Reuters y AP reportan un volumen alto de vectores y daños a sistemas de calefacción y energía, con impacto civil relevante. El mensaje operativo es doble: degradar capacidad de sostener la retaguardia y presionar políticamente a Kiev y a sus socios mostrando que la “pausa” o “tregua” en energía es reversible y condicionada. 
En doctrina contemporánea, esto es guerra contra infraestructura crítica para alterar la ecuación de costo-tiempo: no se busca solo ganar territorio, sino desgastar resiliencia urbana y capacidad industrial. También obliga a Ucrania a consumir interceptores y recursos de defensa aérea, tensionando inventarios occidentales. 

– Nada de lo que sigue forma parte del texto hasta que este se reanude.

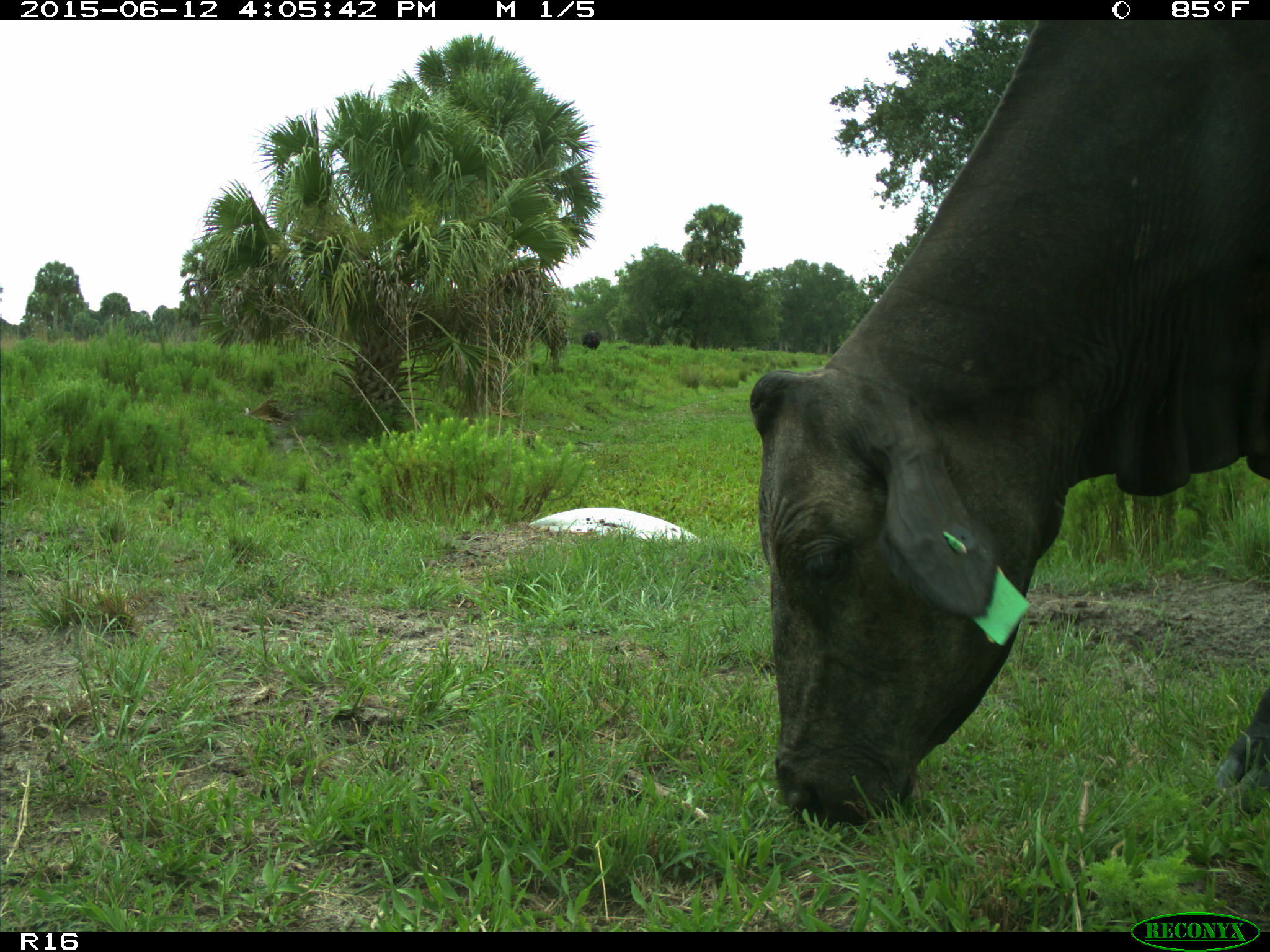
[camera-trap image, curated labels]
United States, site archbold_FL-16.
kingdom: Animalia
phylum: Chordata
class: Mammalia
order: Artiodactyla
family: Bovidae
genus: Bos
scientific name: Bos taurus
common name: domestic cow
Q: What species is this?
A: Bos taurus (domestic cow).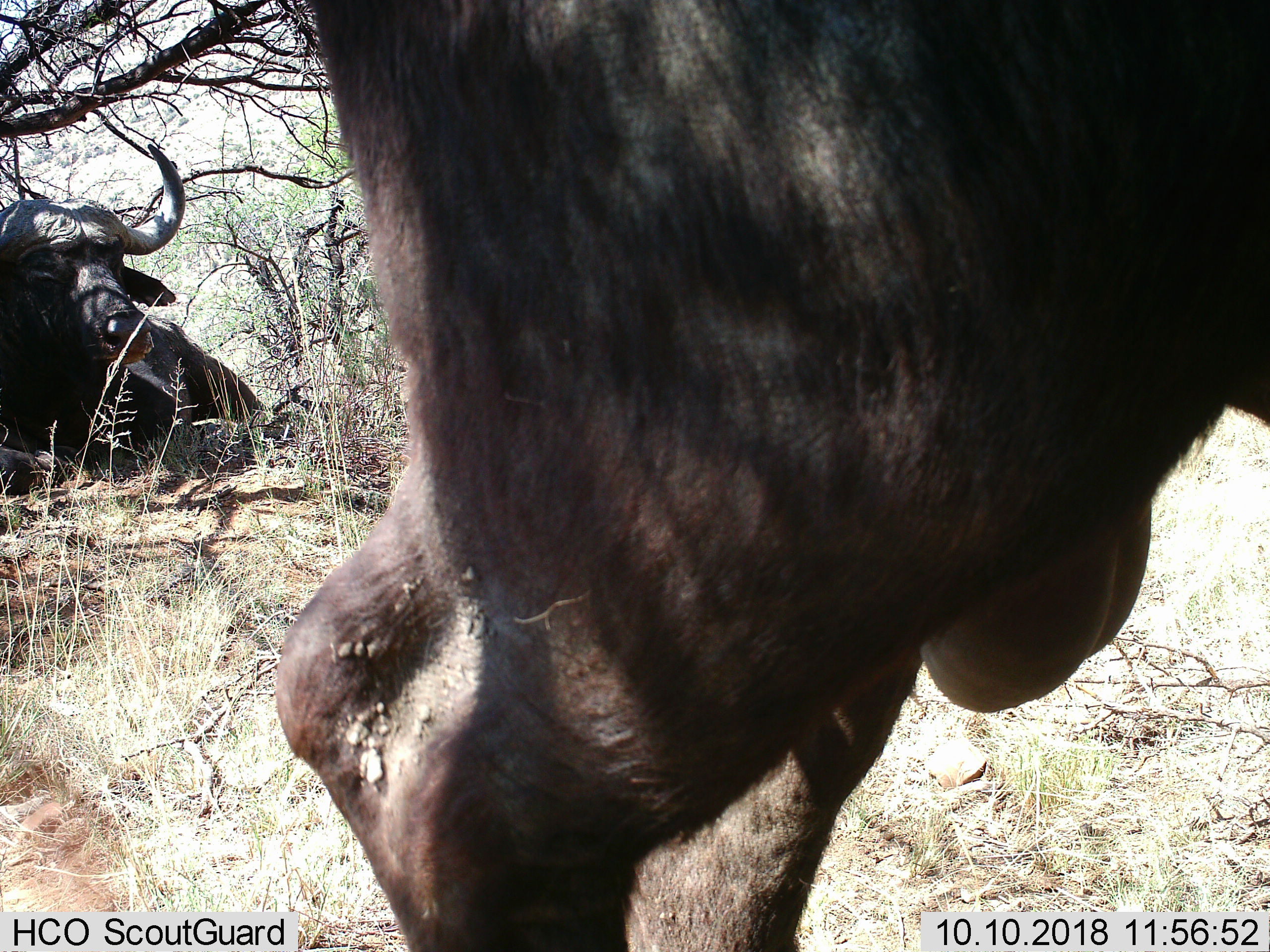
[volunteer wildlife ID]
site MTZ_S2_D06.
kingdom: Animalia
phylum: Chordata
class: Mammalia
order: Artiodactyla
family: Bovidae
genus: Syncerus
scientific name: Syncerus caffer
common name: african buffalo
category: buffalo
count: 2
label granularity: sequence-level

 El patrón refuerza una lección para Chile: la infraestructura energética y logística es un objetivo estratégico en conflictos híbridos, incluso sin guerra declarada. Para la industria de defensa chilena y operadores críticos, sube la relevancia de redundancia, respuesta a incidentes y protección ciber-física. En el plano macro, los ataques a energía prolongan incertidumbre y pueden incidir en precios, seguros y flujos de transporte que afectan importaciones y exportaciones. 

Se espera más presión sobre Occidente para acelerar su defensas aéreas y soporte a infraestructura, lo que genera un riesgo de escalada horizontal (ataques ampliados a nodos regionales) o vertical (mayor uso de misiles balísticos). Los próximos días podremos ver una continuidad de campañas sobre estructuras de energía como “ritmo” negociador; el escenario adverso que puede devenir, es el colapso local de servicios críticos que forzarán respuestas más duras y se reducirán espacios diplomáticos.